Noella Nyirabihogo, GPJ DRC

Officials have closed schools and nonessential services to prevent the spread of COVID-19, and limited public gatherings. DRC has reported 223 confirmed infections and 20 deaths, according to the Johns Hopkins University & Medicine Coronavirus Resource Center.

This country of about 86 million learned the harsh lessons of epidemics in 2018 when it faced one of the world’s worst Ebola outbreaks. Nearly 3,500 people were diagnosed, and more than 2,000 people died. The virus largely affected this region of DRC, which is far from the bigger, more affluent capital city of Kinshasa.

“Experience has shown that the most useful weapon is the mobilization of the population,” says Carly Nzanzu Kasivita, governor of North Kivu — the province where Goma is located — at a recent press conference. “We managed to stop the Ebola virus with community involvement. I believe it is possible to stop the coronavirus the same way.”

Officials say they are taking necessary precautions, including many put in place during the previous crisis. The government has advocated basic hygiene and temperature tests for years.

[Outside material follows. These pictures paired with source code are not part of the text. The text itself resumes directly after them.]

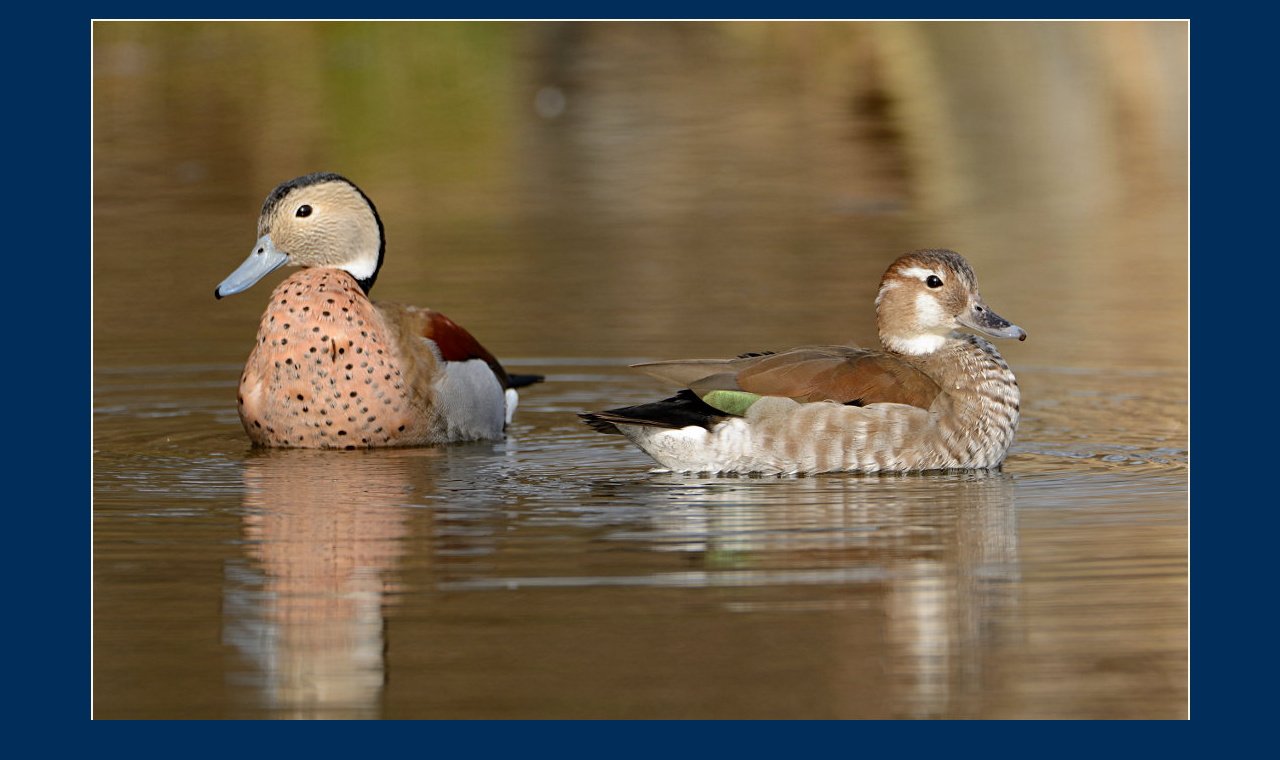

--- FILE ---
content_type: text/html
request_url: http://gartenspaziergang.de/wasservogel/t_rotschulterente_43.html
body_size: 372
content:
<html>
<head>
<title>Rotschulterente</title>
<meta name="author" content="Marianne Wiora">
<meta name="generator" content="Ulli Meybohms HTML EDITOR">
</head>
<body text="#FFFFCA" bgcolor="#002D59" link="#FFFFC1" alink="#FFFFC1" vlink="#FFFFC1">

<div align="center">
<table border="0" cellpadding=""  cellspacing="10" >
 <tr>
 <td>
   <a href="t_rotschulterente.html">
<img src="rotschulterente43_m.JPG" border="0" width="1099" height="704" alt="Rotschulterente"></a>
  <div align="center"> <br>Rotschulterente<br>Foto &copy; M.Wiora</div>
 </td>
 </tr>

</table>

</div>


</body>
</html>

Authorities already have a laboratory system to test for the coronavirus, says Eugene Kabambi, emergency communications officer in the World Health Organization’s Africa branch, and they plan to set one up soon in Goma.

But the country faces a different set of challenges now. International donors, stretched by the global COVID-19 crisis, have less to give. The World Bank has pledged $47 million to DRC to assist with coronavirus containment strategies, equipment and training. That doesn’t come near the $300 million it gave the country to tackle Ebola.

Experience has shown that the most useful weapon is the mobilization of the population.

“We will have to rely on our own resources to tackle the disease,” Jean Jacques Muyembe, a Congolese microbiologist who has studied Ebola for decades, told reporters in March.

Fighting the Ebola virus already has sapped resources. Hospitals lack essential equipment such as medicine, gloves and beds, says Muyembe. “The capacity of our hospitals and intensive care units is inadequate. And I am even more concerned about the shortage of equipment for our medical staff.”

Equally daunting, officials must convince a population that lived through Ebola to care about a disease resembling the flu. Some in this border town aren’t worried because they consider the virus a foreigner’s disease, since it started in China and has so far spread more widely across Europe than Africa.

People with Ebola are not infectious until they develop symptoms, which may start with fever and lead to external bleeding. This means health officials can quickly identify those with the disease and isolate them. COVID-19 is different. Someone may carry the virus for weeks before noticing symptoms, if they exhibit them at all.

Josephine Zainabu, 48, searches for ginger at the market to protect her family from the virus she believes kills only White and Chinese people.

“What I’m going to do is take these gingers, mix them with lemon and honey and put them in hot water as we usually do for the treatment of the flu,” she says. “And that’s it, no more corona.”

While some Goma residents worry people aren’t taking the pandemic seriously, many don’t believe they have the luxury of waiting it out.

Adam Kaliri, who drives a motorcycle taxi, isn’t as concerned with catching the coronavirus as he is with figuring out how to live on nearly half his income. He used to make 16,000 Congolese francs (CDF) ($9.35) a day; now he earns 9,000 CDF ($5.26).

“I ask myself whether the government has considered that our daily lives are based on surviving,” he says. “We work in order to be able to eat.”

Emeline Berg, GPJ, translated this article from French.